Task to complete
Write out the material below again, unchanged.

### Records to use

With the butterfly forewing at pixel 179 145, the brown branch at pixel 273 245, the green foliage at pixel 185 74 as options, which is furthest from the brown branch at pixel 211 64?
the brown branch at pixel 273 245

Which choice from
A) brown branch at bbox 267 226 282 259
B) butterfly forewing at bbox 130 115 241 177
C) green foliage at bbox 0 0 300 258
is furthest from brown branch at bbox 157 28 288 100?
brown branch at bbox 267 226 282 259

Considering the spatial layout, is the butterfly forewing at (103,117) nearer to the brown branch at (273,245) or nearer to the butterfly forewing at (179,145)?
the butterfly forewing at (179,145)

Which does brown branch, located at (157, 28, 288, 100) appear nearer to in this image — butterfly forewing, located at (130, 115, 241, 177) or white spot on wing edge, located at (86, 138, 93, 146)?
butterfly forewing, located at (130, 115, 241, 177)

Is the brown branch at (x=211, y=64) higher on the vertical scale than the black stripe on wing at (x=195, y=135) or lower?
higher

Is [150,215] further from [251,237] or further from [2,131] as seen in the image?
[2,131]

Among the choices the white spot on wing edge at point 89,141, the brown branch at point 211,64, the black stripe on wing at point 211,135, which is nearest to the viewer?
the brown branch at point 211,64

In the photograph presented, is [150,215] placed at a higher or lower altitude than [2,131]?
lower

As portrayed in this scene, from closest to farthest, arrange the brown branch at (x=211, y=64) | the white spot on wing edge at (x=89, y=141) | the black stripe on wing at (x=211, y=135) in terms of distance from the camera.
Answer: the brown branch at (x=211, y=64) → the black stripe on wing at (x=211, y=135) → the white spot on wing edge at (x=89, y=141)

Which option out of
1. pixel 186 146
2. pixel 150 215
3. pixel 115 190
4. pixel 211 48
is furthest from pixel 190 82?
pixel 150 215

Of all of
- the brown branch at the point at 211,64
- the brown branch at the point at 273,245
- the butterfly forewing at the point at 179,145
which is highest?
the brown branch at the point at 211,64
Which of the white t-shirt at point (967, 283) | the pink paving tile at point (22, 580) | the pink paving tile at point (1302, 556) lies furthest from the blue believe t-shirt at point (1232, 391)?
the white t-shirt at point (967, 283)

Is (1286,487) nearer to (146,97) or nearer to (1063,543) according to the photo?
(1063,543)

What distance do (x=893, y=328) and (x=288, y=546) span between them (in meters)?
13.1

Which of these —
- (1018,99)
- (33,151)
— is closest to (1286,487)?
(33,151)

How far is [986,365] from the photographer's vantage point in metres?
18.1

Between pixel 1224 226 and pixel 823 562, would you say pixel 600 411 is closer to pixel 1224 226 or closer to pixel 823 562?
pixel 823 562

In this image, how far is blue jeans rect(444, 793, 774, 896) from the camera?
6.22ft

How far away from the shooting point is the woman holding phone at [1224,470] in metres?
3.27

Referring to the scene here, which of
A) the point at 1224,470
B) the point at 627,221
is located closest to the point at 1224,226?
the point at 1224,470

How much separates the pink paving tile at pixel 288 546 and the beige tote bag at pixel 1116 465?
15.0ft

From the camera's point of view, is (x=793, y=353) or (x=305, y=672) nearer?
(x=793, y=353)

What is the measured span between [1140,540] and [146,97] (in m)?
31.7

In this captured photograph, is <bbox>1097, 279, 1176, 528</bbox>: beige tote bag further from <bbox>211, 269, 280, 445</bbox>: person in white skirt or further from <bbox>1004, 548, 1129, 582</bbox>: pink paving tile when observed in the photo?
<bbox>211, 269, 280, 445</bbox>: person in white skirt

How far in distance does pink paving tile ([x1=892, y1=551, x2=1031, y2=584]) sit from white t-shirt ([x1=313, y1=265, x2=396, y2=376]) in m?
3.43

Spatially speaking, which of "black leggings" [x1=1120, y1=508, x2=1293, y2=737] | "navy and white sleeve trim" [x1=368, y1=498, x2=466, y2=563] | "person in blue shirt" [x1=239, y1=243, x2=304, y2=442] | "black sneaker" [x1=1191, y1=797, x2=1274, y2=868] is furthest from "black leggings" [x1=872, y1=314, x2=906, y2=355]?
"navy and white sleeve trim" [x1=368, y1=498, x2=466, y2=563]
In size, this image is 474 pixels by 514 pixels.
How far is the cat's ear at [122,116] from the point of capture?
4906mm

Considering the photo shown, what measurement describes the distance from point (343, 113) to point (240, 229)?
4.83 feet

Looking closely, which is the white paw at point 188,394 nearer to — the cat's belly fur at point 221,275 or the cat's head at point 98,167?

######

Solution for this task
With the butterfly forewing at pixel 179 145, the brown branch at pixel 273 245, the green foliage at pixel 185 74 as options, which is furthest from the brown branch at pixel 211 64?
the brown branch at pixel 273 245

Which choice from
A) brown branch at bbox 267 226 282 259
B) butterfly forewing at bbox 130 115 241 177
C) green foliage at bbox 0 0 300 258
is furthest from brown branch at bbox 157 28 288 100?
brown branch at bbox 267 226 282 259

Considering the spatial layout, is the butterfly forewing at (103,117) nearer to the brown branch at (273,245) or nearer to the butterfly forewing at (179,145)?
the butterfly forewing at (179,145)

Which does brown branch, located at (157, 28, 288, 100) appear nearer to in this image — butterfly forewing, located at (130, 115, 241, 177) or white spot on wing edge, located at (86, 138, 93, 146)?
butterfly forewing, located at (130, 115, 241, 177)

Is the brown branch at (x=211, y=64) higher on the vertical scale than the black stripe on wing at (x=195, y=135) or lower?
higher

Is [150,215] further from [251,237] or further from [2,131] as seen in the image?
[2,131]

Among the choices the white spot on wing edge at point 89,141, the brown branch at point 211,64, the black stripe on wing at point 211,135, which is nearest to the viewer?
the brown branch at point 211,64

In the photograph presented, is [150,215] placed at a higher or lower altitude than [2,131]?
lower

As portrayed in this scene, from closest to farthest, arrange the brown branch at (x=211, y=64) | the white spot on wing edge at (x=89, y=141) | the black stripe on wing at (x=211, y=135) in terms of distance from the camera.
Answer: the brown branch at (x=211, y=64) → the black stripe on wing at (x=211, y=135) → the white spot on wing edge at (x=89, y=141)

Which option out of
1. pixel 186 146
2. pixel 150 215
3. pixel 115 190
4. pixel 211 48
is furthest from pixel 190 82?
pixel 150 215

Of all of
- the brown branch at the point at 211,64
- the brown branch at the point at 273,245
- the butterfly forewing at the point at 179,145
which is highest?
the brown branch at the point at 211,64
Which of the white t-shirt at point (967, 283) | the pink paving tile at point (22, 580) | the pink paving tile at point (1302, 556) lies furthest from the blue believe t-shirt at point (1232, 391)?
the white t-shirt at point (967, 283)

Is (1286,487) nearer to (146,97) or nearer to (1063,543) according to the photo?
(1063,543)

What distance do (x=893, y=328) and (x=288, y=546) span between them (in meters)?
13.1

Which of these —
- (1018,99)
- (33,151)
— is closest to (1286,487)?
(33,151)

How far is [986,365] from the photographer's vantage point in metres?
18.1

Between pixel 1224 226 and pixel 823 562, would you say pixel 600 411 is closer to pixel 1224 226 or closer to pixel 823 562?
pixel 823 562

In this image, how far is blue jeans rect(444, 793, 774, 896) from the camera?
6.22ft

How far away from the shooting point is the woman holding phone at [1224,470] in metres?
3.27

Referring to the scene here, which of
A) the point at 1224,470
B) the point at 627,221
is located closest to the point at 1224,226?
the point at 1224,470

How much separates the pink paving tile at pixel 288 546 and the beige tote bag at pixel 1116 465?
15.0ft

From the camera's point of view, is (x=793, y=353) or (x=305, y=672) nearer?
(x=793, y=353)

What is the measured span between [1140,540] and [146,97] (in m)?
31.7

In this captured photograph, is <bbox>1097, 279, 1176, 528</bbox>: beige tote bag further from <bbox>211, 269, 280, 445</bbox>: person in white skirt or further from <bbox>1004, 548, 1129, 582</bbox>: pink paving tile when observed in the photo?
<bbox>211, 269, 280, 445</bbox>: person in white skirt

How far in distance does pink paving tile ([x1=892, y1=551, x2=1031, y2=584]) sit from white t-shirt ([x1=313, y1=265, x2=396, y2=376]) in m?
3.43

Spatially speaking, which of "black leggings" [x1=1120, y1=508, x2=1293, y2=737] | "navy and white sleeve trim" [x1=368, y1=498, x2=466, y2=563] | "person in blue shirt" [x1=239, y1=243, x2=304, y2=442] | "black sneaker" [x1=1191, y1=797, x2=1274, y2=868] is furthest from "black leggings" [x1=872, y1=314, x2=906, y2=355]?
"navy and white sleeve trim" [x1=368, y1=498, x2=466, y2=563]
In size, this image is 474 pixels by 514 pixels.
How far is the cat's ear at [122,116] from the point of capture?
4906mm

Considering the photo shown, what measurement describes the distance from point (343, 113) to point (240, 229)?
4.83 feet

Looking closely, which is the white paw at point 188,394 nearer to — the cat's belly fur at point 221,275 or the cat's head at point 98,167?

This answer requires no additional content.